Desde el inicio, el ritmo fue alto, ya que Brasil abrió el marcador con una jugada que combinó la técnica de Ronaldinho y la contundencia de Adriano, aunque México respondió rápidamente. Luis Hernández empató tras una definición precisa que levantó al público. Sin embargo, Kaká volvió a poner en ventaja al conjunto brasileño antes del descanso, dejando el marcador 2-2 tras un cabezazo de Oribe Peralta, haciendo homenaje al cabezazo de Londres 2012.

Para la segunda mitad, el equipo mexicano tomó el control del partido, debido a que la circulación del balón y la experiencia de jugadores como Rafael Márquez marcaron diferencia ante un Brasil que comenzó a perder intensidad. Las ovaciones no se hicieron esperar, especialmente cuando figuras como Ronaldinho y el propio Márquez abandonaron el campo entre aplausos.
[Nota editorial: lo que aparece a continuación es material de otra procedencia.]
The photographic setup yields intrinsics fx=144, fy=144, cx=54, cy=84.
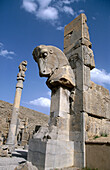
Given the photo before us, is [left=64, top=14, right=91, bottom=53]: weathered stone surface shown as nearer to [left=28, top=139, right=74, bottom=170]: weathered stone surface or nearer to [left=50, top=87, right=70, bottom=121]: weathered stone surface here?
[left=50, top=87, right=70, bottom=121]: weathered stone surface

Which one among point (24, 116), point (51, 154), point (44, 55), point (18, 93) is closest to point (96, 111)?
point (51, 154)

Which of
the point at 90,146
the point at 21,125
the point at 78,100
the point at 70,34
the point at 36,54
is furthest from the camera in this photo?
the point at 21,125

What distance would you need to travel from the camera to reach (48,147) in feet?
10.0

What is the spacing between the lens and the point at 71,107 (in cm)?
405

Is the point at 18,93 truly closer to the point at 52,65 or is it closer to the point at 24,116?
the point at 52,65

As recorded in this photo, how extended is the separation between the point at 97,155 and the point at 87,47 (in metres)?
3.14

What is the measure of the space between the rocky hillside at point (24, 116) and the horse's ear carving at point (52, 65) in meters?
14.4

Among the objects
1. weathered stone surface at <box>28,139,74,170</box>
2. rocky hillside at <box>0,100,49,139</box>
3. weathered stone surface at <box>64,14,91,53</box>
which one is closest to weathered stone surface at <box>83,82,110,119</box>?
weathered stone surface at <box>28,139,74,170</box>

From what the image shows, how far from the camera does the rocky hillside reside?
753 inches

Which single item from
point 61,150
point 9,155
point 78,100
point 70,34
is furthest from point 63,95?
point 9,155

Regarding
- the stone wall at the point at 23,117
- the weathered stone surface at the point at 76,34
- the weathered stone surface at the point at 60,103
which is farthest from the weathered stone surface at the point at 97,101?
the stone wall at the point at 23,117

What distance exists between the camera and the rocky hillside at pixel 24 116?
62.7 ft

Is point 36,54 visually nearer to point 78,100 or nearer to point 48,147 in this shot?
point 78,100

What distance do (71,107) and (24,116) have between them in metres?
20.3
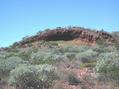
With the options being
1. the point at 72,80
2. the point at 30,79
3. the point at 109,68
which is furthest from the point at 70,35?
the point at 30,79

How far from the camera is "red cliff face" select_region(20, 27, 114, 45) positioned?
153ft

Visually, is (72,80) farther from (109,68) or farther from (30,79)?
(30,79)

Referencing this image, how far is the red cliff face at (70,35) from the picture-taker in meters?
46.6

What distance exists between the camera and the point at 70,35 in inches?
1941

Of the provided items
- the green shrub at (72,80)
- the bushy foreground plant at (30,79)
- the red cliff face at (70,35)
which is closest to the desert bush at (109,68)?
the green shrub at (72,80)

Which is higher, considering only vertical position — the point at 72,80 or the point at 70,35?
the point at 70,35

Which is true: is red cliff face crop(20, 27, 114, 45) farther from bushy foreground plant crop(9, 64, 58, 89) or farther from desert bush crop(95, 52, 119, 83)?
bushy foreground plant crop(9, 64, 58, 89)

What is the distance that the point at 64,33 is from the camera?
4988cm

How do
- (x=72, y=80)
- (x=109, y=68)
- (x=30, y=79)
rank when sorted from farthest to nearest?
(x=109, y=68) → (x=72, y=80) → (x=30, y=79)

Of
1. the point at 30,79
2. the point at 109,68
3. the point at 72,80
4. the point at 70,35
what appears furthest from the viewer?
the point at 70,35

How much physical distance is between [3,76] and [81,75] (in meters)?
3.31

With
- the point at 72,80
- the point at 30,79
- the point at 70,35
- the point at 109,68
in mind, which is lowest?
the point at 30,79

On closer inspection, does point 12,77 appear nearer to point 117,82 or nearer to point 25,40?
point 117,82

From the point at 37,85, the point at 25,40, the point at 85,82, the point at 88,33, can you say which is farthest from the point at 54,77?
the point at 25,40
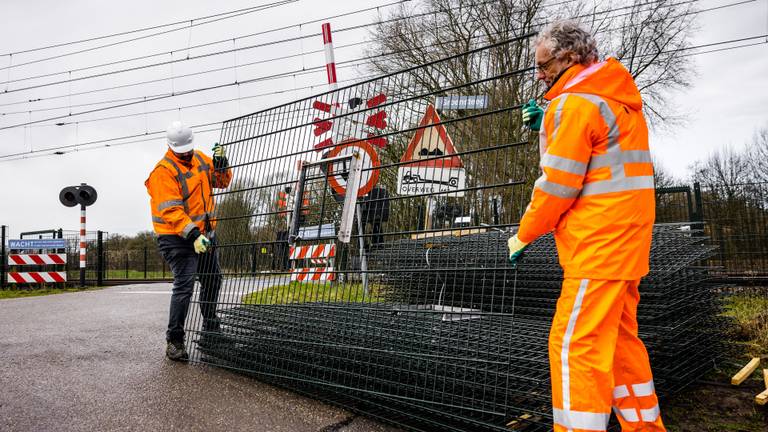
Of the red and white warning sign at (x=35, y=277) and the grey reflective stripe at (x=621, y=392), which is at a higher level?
the red and white warning sign at (x=35, y=277)

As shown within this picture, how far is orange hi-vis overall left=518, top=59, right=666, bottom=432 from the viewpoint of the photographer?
1908 mm

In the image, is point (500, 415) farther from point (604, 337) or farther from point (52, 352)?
point (52, 352)

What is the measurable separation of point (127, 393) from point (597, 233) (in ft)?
10.0

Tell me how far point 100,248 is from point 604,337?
14.2 metres

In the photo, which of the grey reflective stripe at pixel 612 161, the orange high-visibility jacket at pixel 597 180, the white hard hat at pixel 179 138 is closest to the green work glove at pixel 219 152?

El momento decisivo llegó al minuto 62, cuando Oribe Peralta firmó su doblete con una definición de sombrerito que selló la remontada mexicana. A partir de ahí, México manejó el partido con mayor orden, limitando los intentos de un rival que ya no logró recuperar el ritmo.
Más allá del resultado, el encuentro dejó postales memorables, como el gesto técnico de Cuauhtémoc Blanco y la conexión constante entre jugadores y afición. Al final, ambos equipos se reunieron en el centro del campo para agradecer a los asistentes.